EDITORIAL - Justice for the small fry

A former public school principal may spend up to 11 years in prison. Her crime? Pocketing P5,000 that was provided as financial assistance to the Taytay Elementary School in Virac, Catanduanes by the Office of the Vice Governor in the province. The money was used for the purchase of cement.
In 2023, Anchelita Sicio was convicted of falsification of public documents and malversation by the Virac Regional Trial Court Branch 42. Court records showed that in 2012, she faked a sales invoice for the purchase of 28 bags of cement costing P7,000 for the school when only eight bags were actually purchased for P2,000.
Sicio’s conviction was elevated to the Sandiganbayan, which rejected her appeal on Feb. 12.
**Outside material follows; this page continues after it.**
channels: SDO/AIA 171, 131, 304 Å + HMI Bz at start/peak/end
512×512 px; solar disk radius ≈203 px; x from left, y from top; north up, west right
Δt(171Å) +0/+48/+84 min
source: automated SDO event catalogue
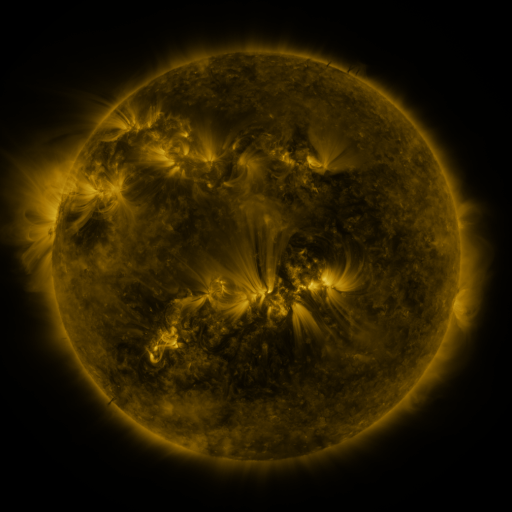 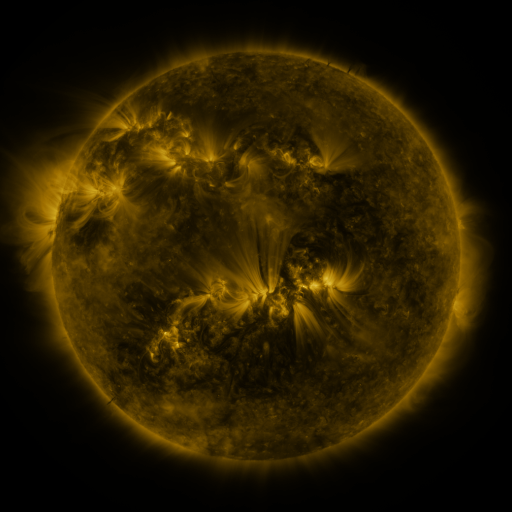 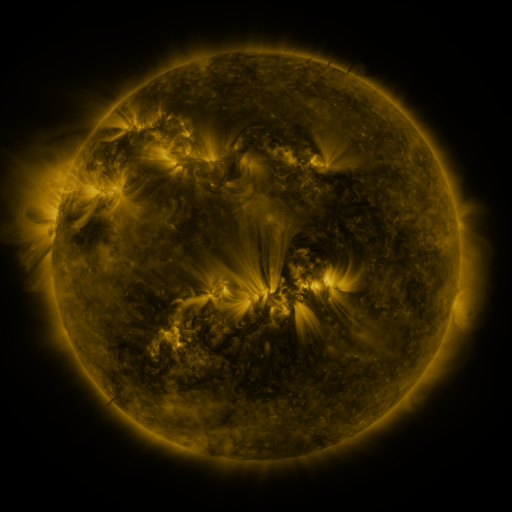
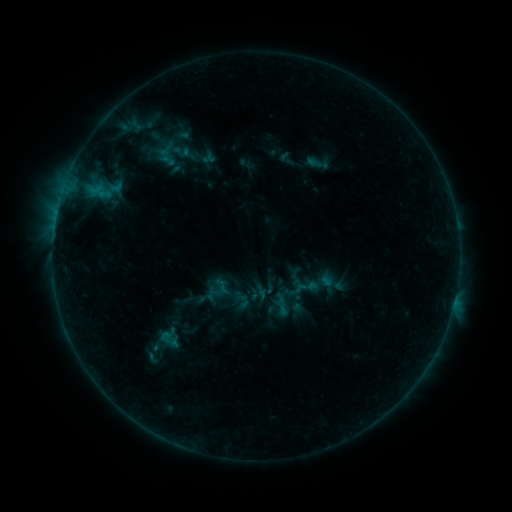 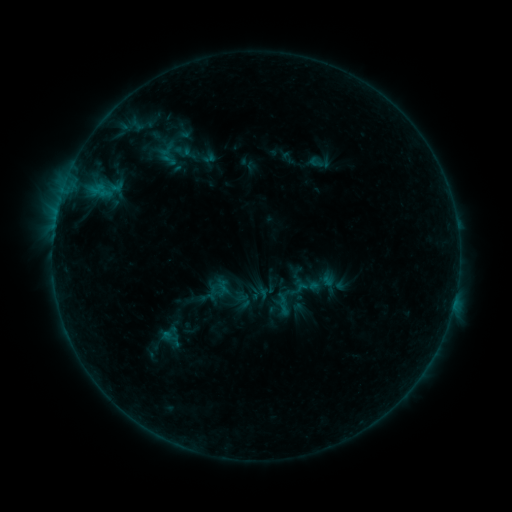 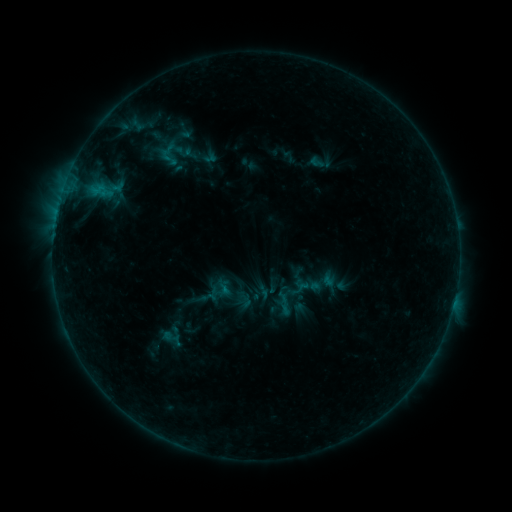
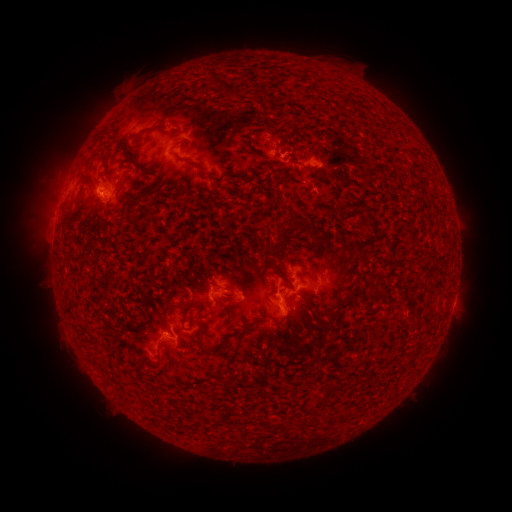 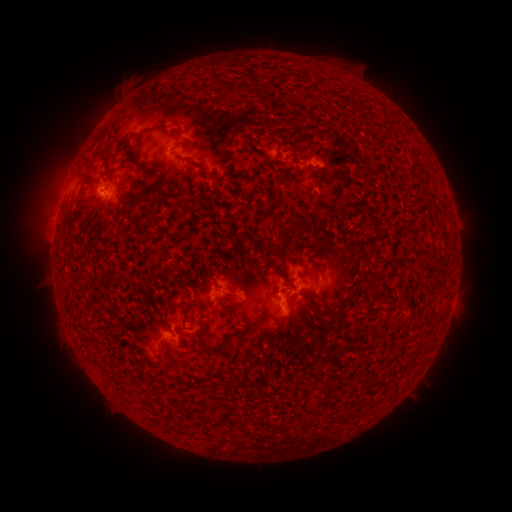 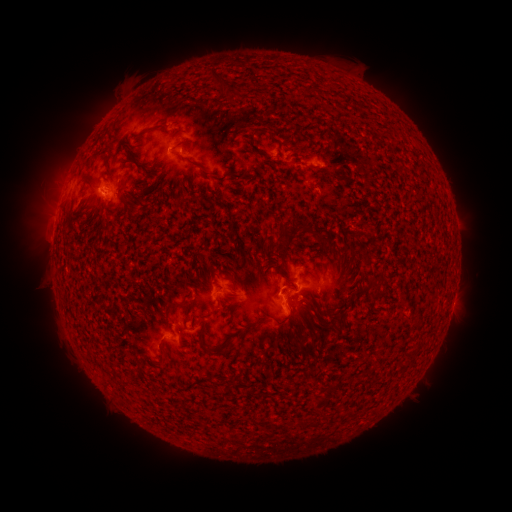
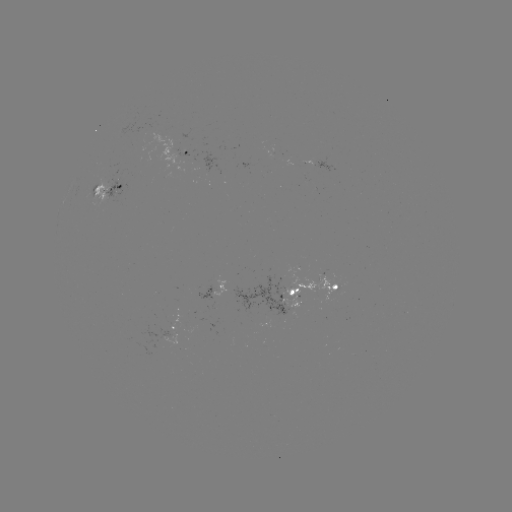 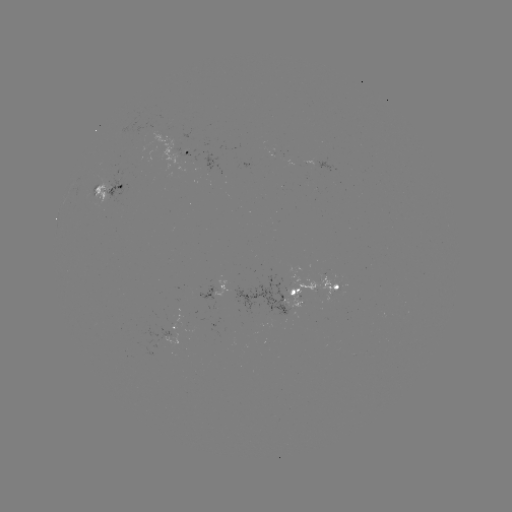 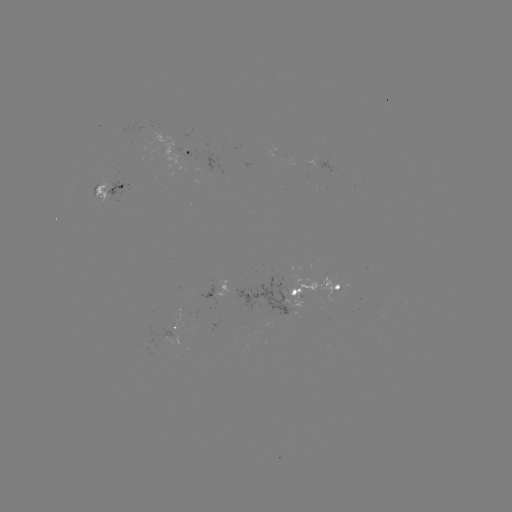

In a country where graft has become endemic, it’s good to see government workers being penalized for misusing public funds. But it would be even better if the big fish involved in large-scale corruption could also be brought to justice. Those who steal billions or systematically plunder public coffers, however, often don’t even spend a single moment behind bars. Even when convicted, they are immediately pardoned, and are even allowed to return to public office.
A week ago, a former official of the Department of Environment and Natural Resources office in what is now the Bangsamoro region was also sentenced to a maximum combined prison term of 112 years for the anomalous procurement of P3.76 million in office supplies in 2010.
Meanwhile, anti-graft crusaders have pointed out that multimillion-peso kickbacks for public works projects have become the kalakaran or norm. Worse, the crusaders lament that politicians not only earmark the projects for public funding and choose the contractors, but now also own the companies that carry out the projects including those for flood control and road works.
Such projects cost billions – public funds that are lost annually to corruption. The P5,000 pocketed by Sicio is not even enough to buy a week’s worth of gasoline for the thieves in high office and their convoys of security escorts. But the big fish are never caught.
In this country, tragically, there are two types of justice: one for ordinary people who are mostly penny-ante offenders like Anchelita Sicio, and another for the plunderers who occupy high public office.